* Gekozen fragment:
Wat een jaar hebben we achter de rug! Sinds de viering van de vorige 1 mei is er veel veranderd in de wereld. De snelheid van de veranderingen is ook adembenemend. Een paar maanden voor 1 mei 2011 werden de dictators in Egypte en Tunisië van hun troon gestoten door een ongeziene massabeweging. De hele Arabische wereld kent sindsdien grote politieke woelingen. Verleden jaar op 1 mei had nog niemand horen spreken van de ‘Indignados’ van Spanje of van de Occupy Wall Street-beweging in de States. 1 jaar geleden leek Kadhafi nog steeds stevig in het zadel, net zoals Papandreou in Griekenland of Berlusconi in Italië.

* Verzameld materiaal:
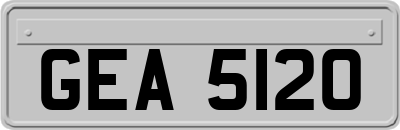 GEA5120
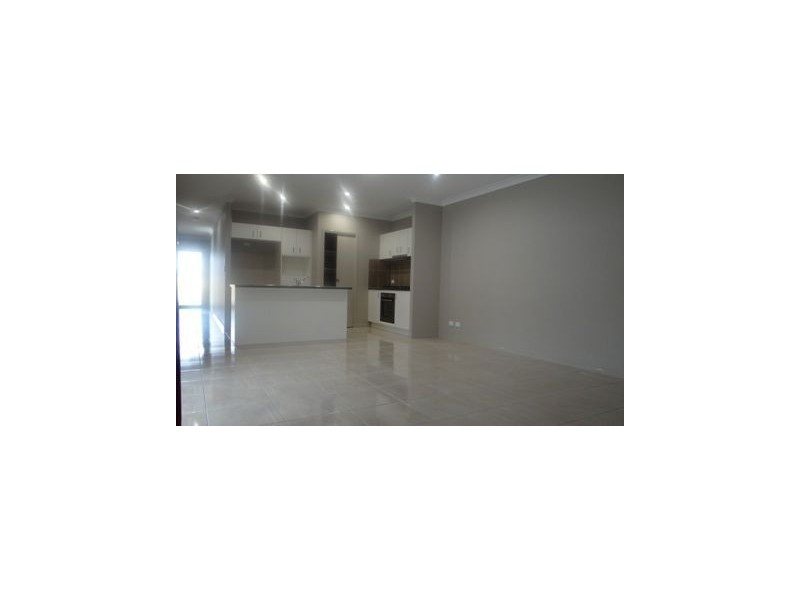 46B Cowen Terrace, North Lakes QLD 4509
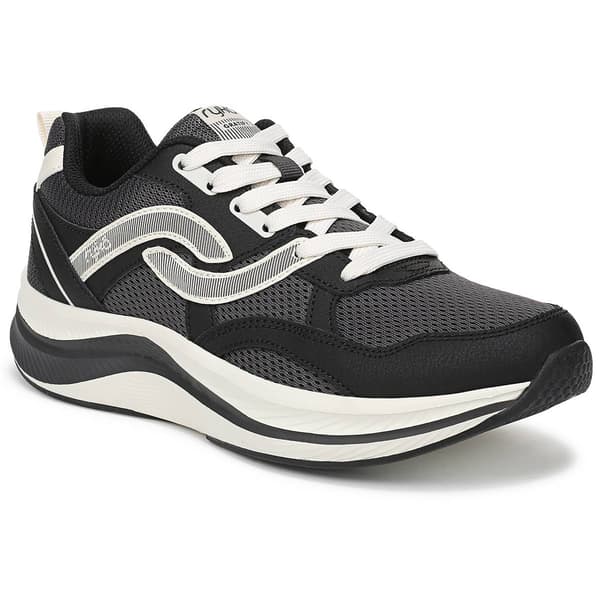 Womens Ryka Gratify - image 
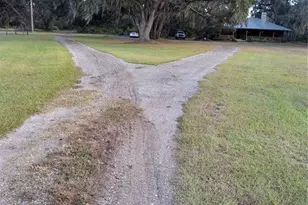 30500 34 Ave E, Myakka City, FL 34251 - Photo 36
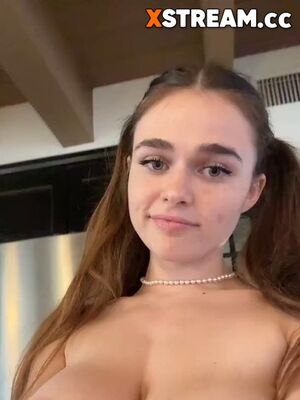Megnutt02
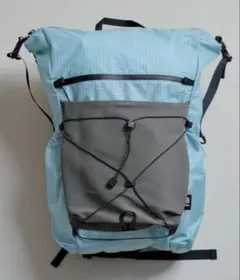 Item thumbnail for item f1f477b4-e268-44fc-85f1-538592967f1b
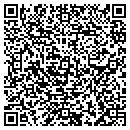 QR code with Dean Family Home contacts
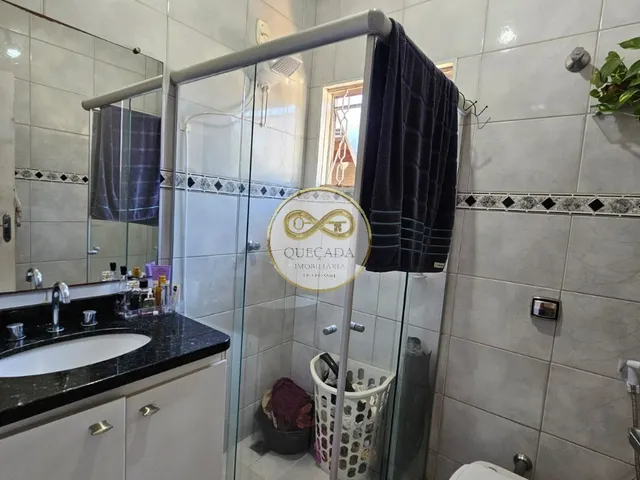 Imagem 6: CASA A VENDA EM BARÃO GERALDO
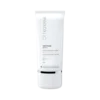 Teoxane UVA Shield SPF50+ 50ml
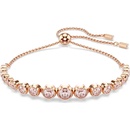Swarovski 5718204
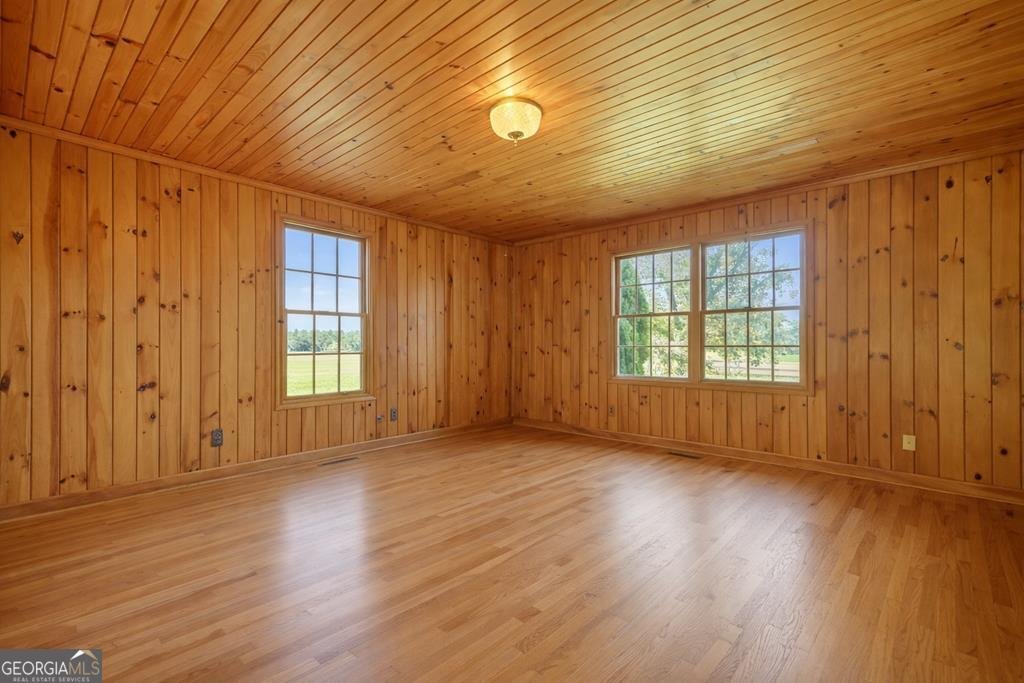 195 River Street Ellijay - Photo 20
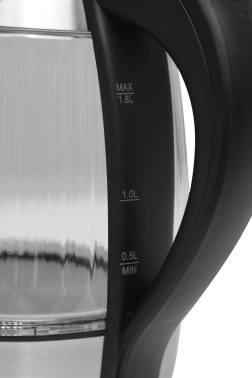 Чайник электрический Vitek VT-7030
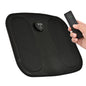 Foot Acupoint Micro Current Foot Massager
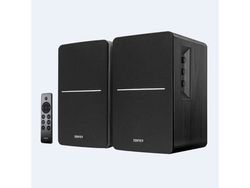 Edifier R1280DBs - Bluetooth datorhögtalare - Sortera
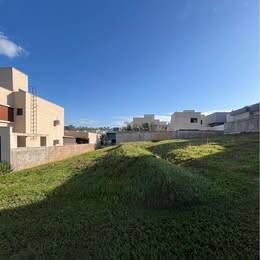 Terreno, 300 m² - Foto 10
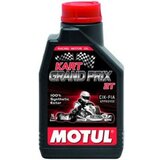 Motul Olje 2T Kart Grand Prix R 1L Cene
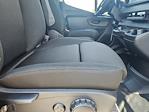 2023 Mercedes-Benz Sprinter 3500XD Standard Cab Standard Roof DRW RWD Cab Chassis for sale #371567 - photo 8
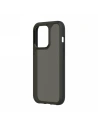 Survivor Strong tok Apple iPhone 14 Plus / 15 Plus (fekete)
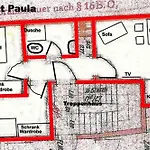 Апартаменты Steinhauser's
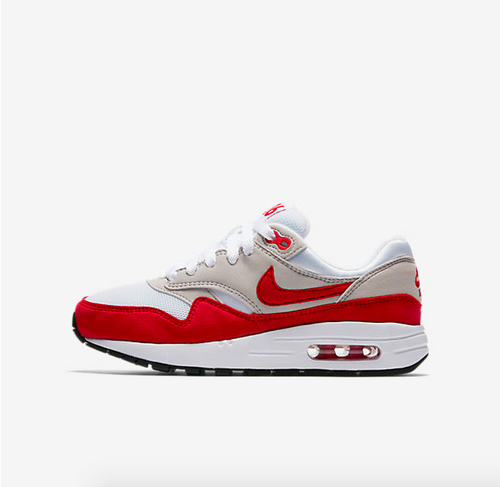 Nike Air Max 1 QS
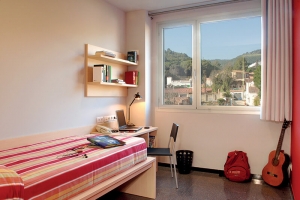 Summer Camp in Barcelona 12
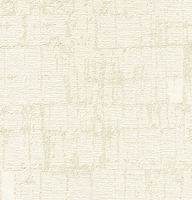 Giấy charmant - 8611-2 Giấy charmant - 8611-2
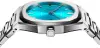 D1MILANO - NEW AUTOMATICO - TURQUOISE - ATBJ17 şəkil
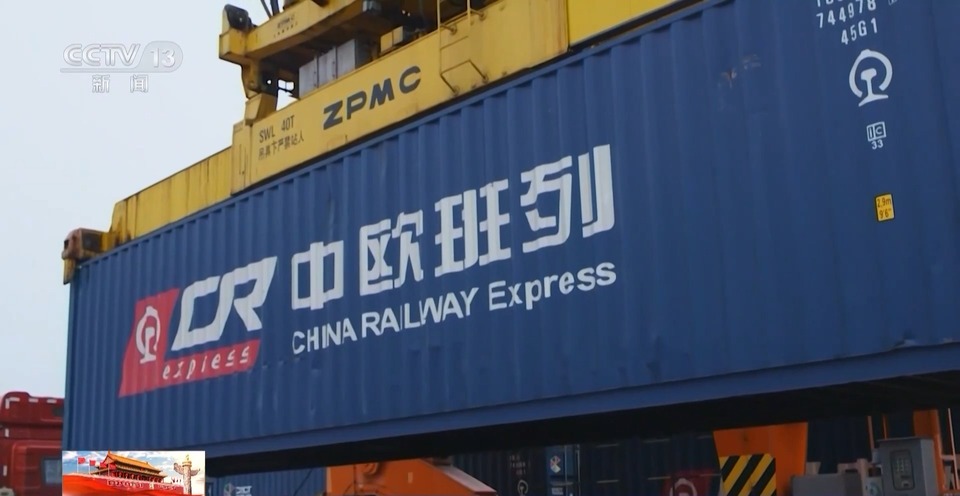 解决国际商事海事纠纷，他们选择中国！看“东方经验”的独特优势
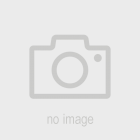 4504-IP20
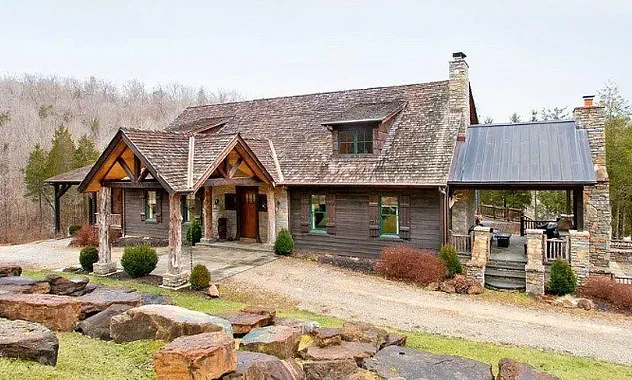 Mount Orab in Turmoil: The Killing of Christopher Lindner and the Clash Over Privilege and Truth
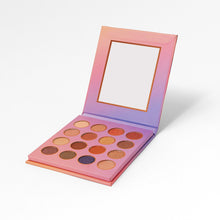 Load image into Gallery viewer, Moroccan Sunset
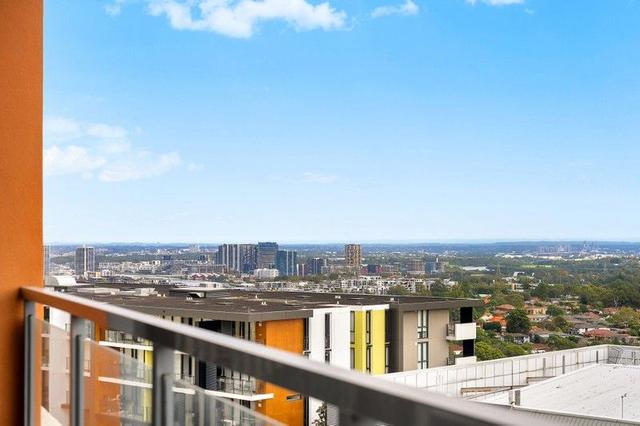 1104C/5 Pope Street, NSW 2112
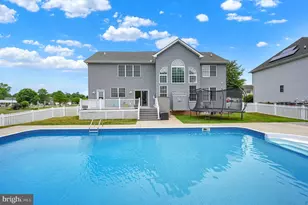 46 Stone Ridge Dr, Dover, DE 19901 - Photo 6
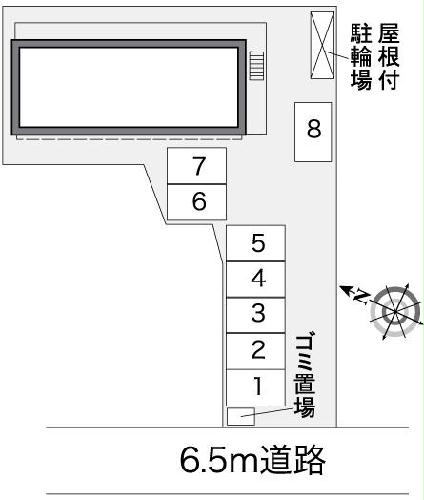 13/13 その他画像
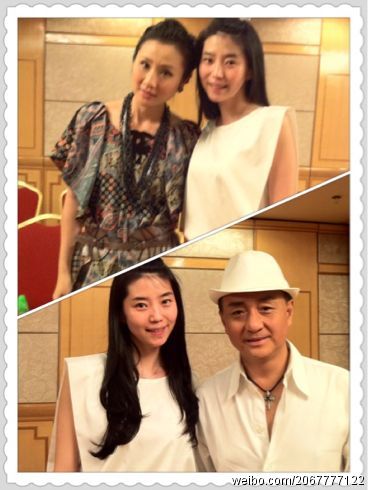 http://www.119127.cn/pics/default/download/22ff0299df63e60e53f1f82a4b6470e2.jpg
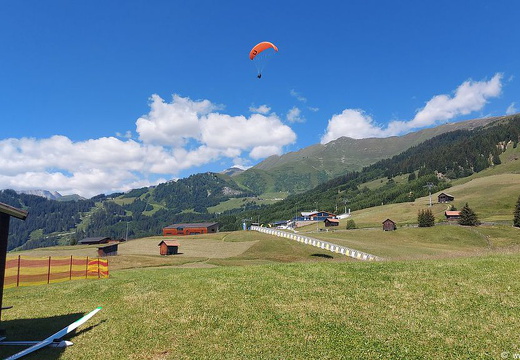 2022-06-FlyingCircus 180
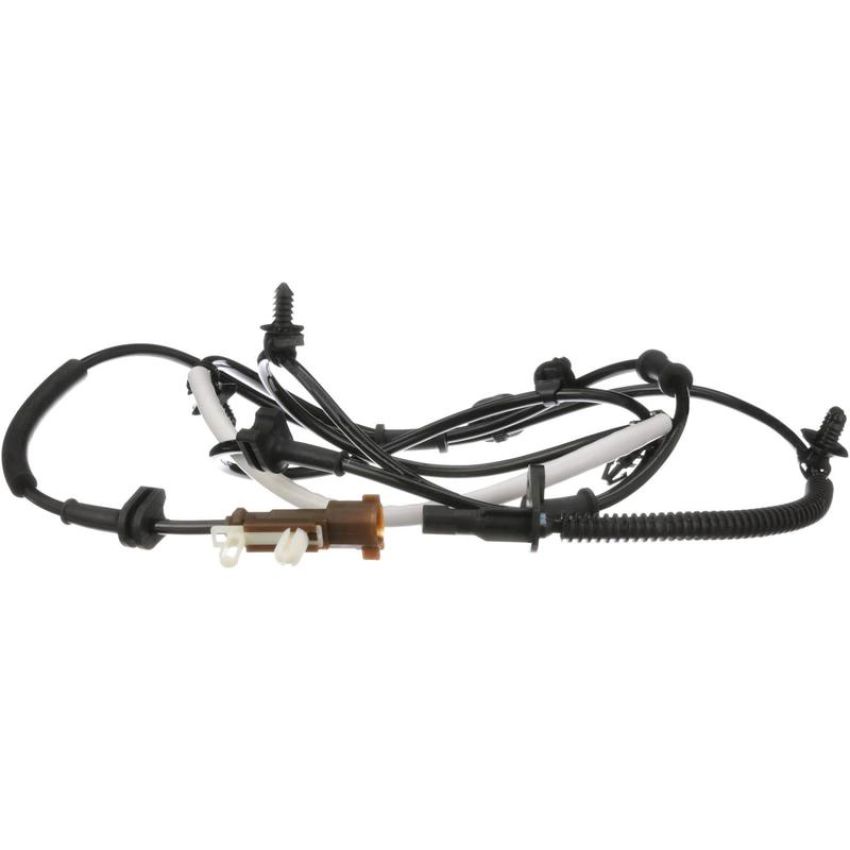 Standard Ignition ALS3403 ABS Speed Sensor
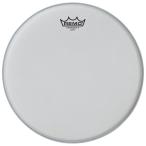 REMO AX-114F drumhead Ambassador 14 Coated(remo head )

* Gevraagde taken:
A. Geef uit de tekst over 1 mei letterlijk het stuk terug dat begint met "Wat een jaar" en doorloopt tot en met "Berlusconi in Italië.".
B. Ga alsjeblieft verder met de tekst over 1 mei, aansluitend op de laatste zin.

* Gegeven antwoorden:
A.
Wat een jaar hebben we achter de rug! Sinds de viering van de vorige 1 mei is er veel veranderd in de wereld. De snelheid van de veranderingen is ook adembenemend. Een paar maanden voor 1 mei 2011 werden de dictators in Egypte en Tunisië van hun troon gestoten door een ongeziene massabeweging. De hele Arabische wereld kent sindsdien grote politieke woelingen. Verleden jaar op 1 mei had nog niemand horen spreken van de ‘Indignados’ van Spanje of van de Occupy Wall Street-beweging in de States. 1 jaar geleden leek Kadhafi nog steeds stevig in het zadel, net zoals Papandreou in Griekenland of Berlusconi in Italië.

B.
De binnenwijken van de Britse grootsteden zijn sindsdien in opstand gekomen, het Indië ‘van onderuit’, dat van de nieuwe sociale paria’s, heeft de grootste algemene staking ooit georganiseerd in het voorjaar en de Nigeriaanse arbeidersklasse heeft gedurende één week gestaakt tegen de verhoging van de olieprijzen. Er ontstond zelfs een massale Occupy Nigeria-beweging! In Noord-Amerika, meer in het bijzonder in Québec, zijn nu honderdduizenden studenten in opstand gekomen tegen de verhoging van de studiekosten. Waarnemers hebben het over ‘le printemps québequois’ of de nieuwe lente in Québec, naar analogie met de Arabische revolutie. In Indonesië organiseert een front van tientallen vakbonden het volksprotest tegen de afschaffing van de overheidstoelagen voor brandstof. De maatregel werd tijdelijk ingetrokken door de regering.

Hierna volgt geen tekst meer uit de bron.